### Your assignment
Continue the Stephen Baxter book review from its last sentence.

### Exercise text

===============

For the entire review go here: https://www.goodreads.com/story/show/1371277-upflux

As far as I remember, I've only read & reviewed Baxter's The Time Ships so far - this, then, being the 2nd bk I read by him. The Time Ships continues H.G. Wells's The Time Machine & I very much enjoyed it for that. In my review of The Time Ships I wrote:

"On the back cover of the edition of The Time Ships that I have, the author is referred to as "today's most acclaimed new "hard SF" author, and the acknowledged heir to the visionary legacy of Wells, Heinlein, and Clarke". That might be in a parallel universe b/c I don't recall hearing about him until I got this bk, wch was published in 1995. Of course, I don't know EVERYTHING, just every other thing. Regardless, the notion of the multiverse wasn't postulated in MY universe until the mid-20th century so it's things like that that make this different from Wells's original The Time Machine. I admit, I wd've settled for the Time Traveller going back to the same future, finding Weena, & fucking her brains out w/ explicit description — but I can't fault Baxter for making the bk be an epic exploration of possibilities that cd be scientifically hypothetized way back in the 1990s before everyone had cell-phones & the world completely changed all over again." - https://www.goodreads.com/story/show/1106360-baxter

& there's a similar review on the back of this bk. I'd certainly give the author credit for having a wonderful imagination & pursuing it in significant detail. One thing that particularly interests me about him is the following from the 1st inside page:

"Stephen Baxter applied to become an astronaut in 1991. He didn't make it, but achieved the next best thing by becoming a science fiction writer"

===============

### Listed entries
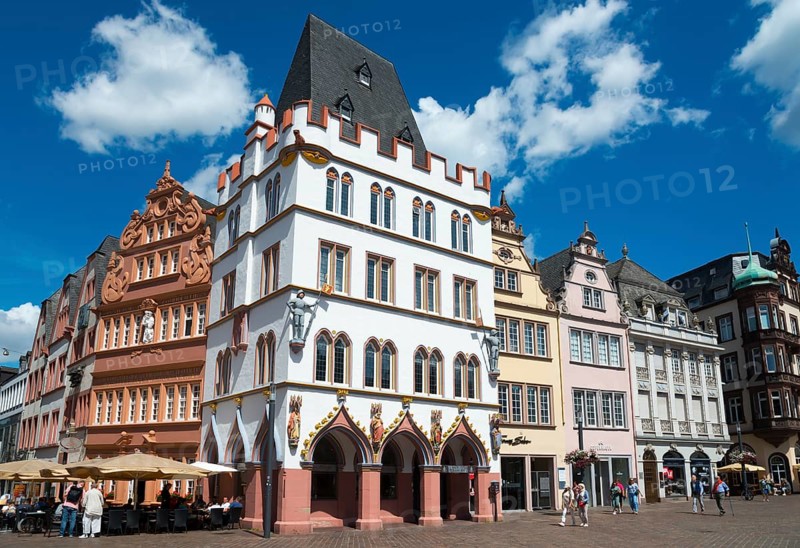 Historic old town with half-timbered houses, blue sky and cafés, animated by tourists under summer sunshine, in the centre Haus Steipe with arcade and battlements, Hauptmarkt, Trier, Rhineland-Palatinate, Germany, Europe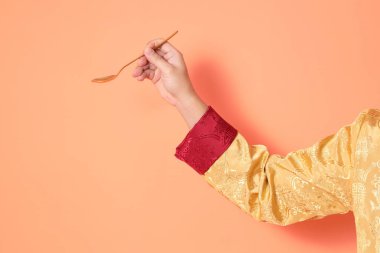 Yeni Çin yılın kutlu olsun. Asya 'lı son sınıf öğrencileri, geleneksel altın kıyafetler giyip turuncu arka planda altın kaşıkla el ele tutuşuyorlar..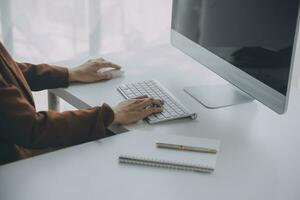 el retrato de una joven mujer asiática independiente está trabajando en su trabajo en una tableta de computadora en una oficina moderna. hacer un informe de análisis contable datos de inversión inmobiliaria, concepto de sistemas financieros y fiscales. foto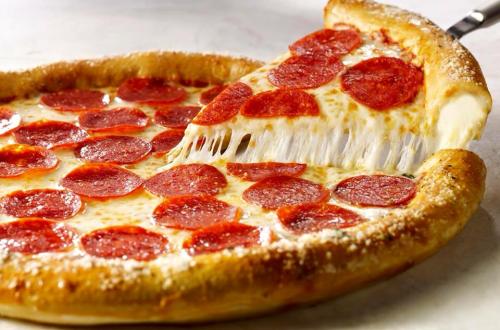 A delicious pepperoni pizza with a cheesy, golden crust, and a slice being lifted, showcasing its gooey cheese.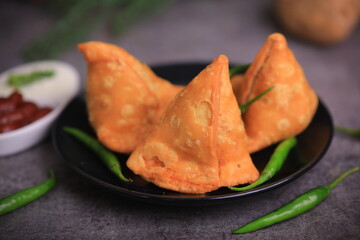 Samosa Indian famous street food snack closeup with selective focus and blur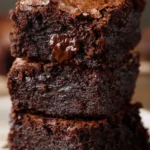 Delicious fudgy homemade brownies on a wooden table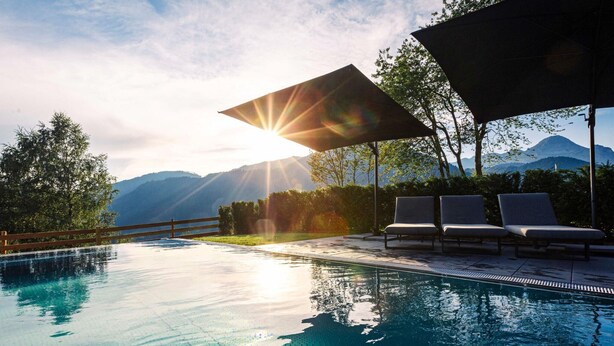 Une piscine avec vue sur les montagnes, des chaises longues et une clôture en bois.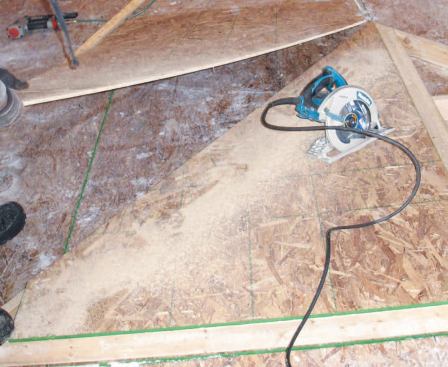 Standing Up the Walls: Sheathing is nailed on and trimmed in place.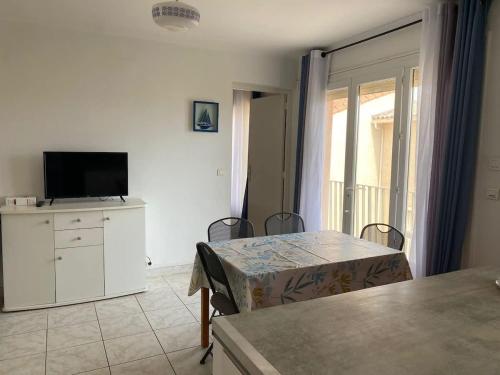 un salon avec une télévision et une table avec des chaises dans l'établissement Appartement au centre-ville - Proche de la plage, à Valras-Plage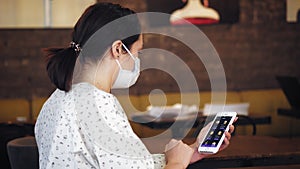 Mobile application, smartphone app with menu. Woman, in protective mask, uses an application on smartphone to place an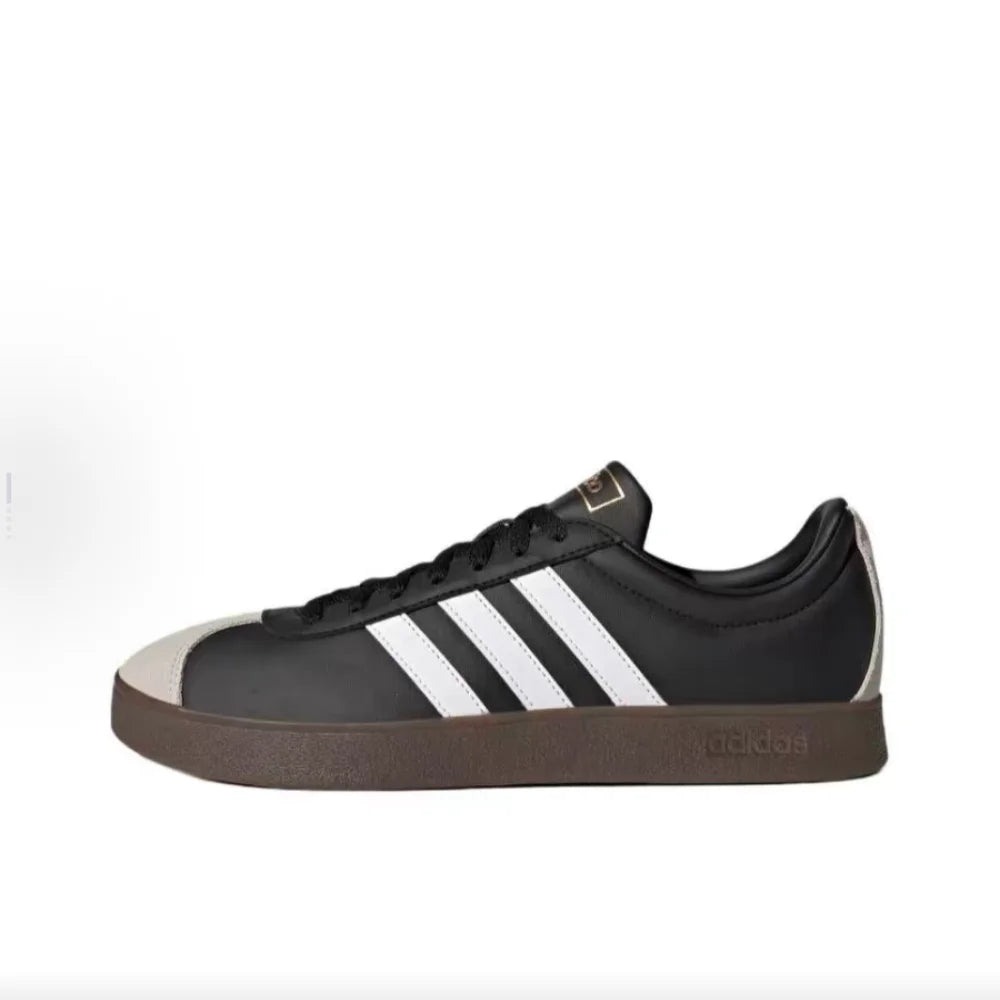 Black Retro Low Top Sneakers with white stripes on a white background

===============

### Task response
There's nothing like a little imminent disaster to get a novel off to a good start:

"Dura scrambled across the Magfield flux lines to the Net. Men, women and older children were gathered in tight huddles, their thin bodies bumping together as the floated in the turbulent Magfield, laboring at the Net. They cast fearful, distracted glances at the approaching vortex instabilities, and from all around the Net Dura could hear muttered or shouted prayer-chants, pleas for the benevolence of the Xeelee." - p 12

Have you ever thought about the closeness of "pleas" & "please"?

This is a future in wch the birth canal has been engineered to not be such a problem child:

"Dia's pelvis was hinged; with the birth so close the cartiledge locking the two segments of the pelvis together would have dissolved into Dia's blood, leaving her pelvis easily opened. Her birth canal and vagina were already stretching, gaping wide. Everything was working together to allow the baby's head easy passage from the womb to the Air. It's easy, Dura thought. And it's easy because the Ur-humans designed it to be easy, maybe even easier than for themselves..." - p 21

"That wasn't a surprise, of course. Every kid learned at his mother's breast how the Ur-Humans had come from somewhere far away – a place much better than this, of course; Adda suspected every human on every world grew up believing that – and had left children here to grow, to be strong, and to join the community of mankind one day, all under the beneficial and all-too-abstract gaze of that multiple God, the Xeelee." - p 26

"Star Humans are microscopic, but their hopes and fears, and loves, are not. And the future of humans everywhere, on Earth and among the stars, depends on their courage in the face of attack by the mighty Xeelee, owners of the universe." - back cover

Hence the stage is set for a whole series of novels by Baxter (apparently this is the 3rd of them, wch I didn't realize, so the stage has long-since been set).

"Farr looked up.

"Leaves – six of them arranged in a neat, symmetrical pattern – hung down just above his head. With a surge of absurd gratitude Farr pulled himself up into the darkness beyond the leaves.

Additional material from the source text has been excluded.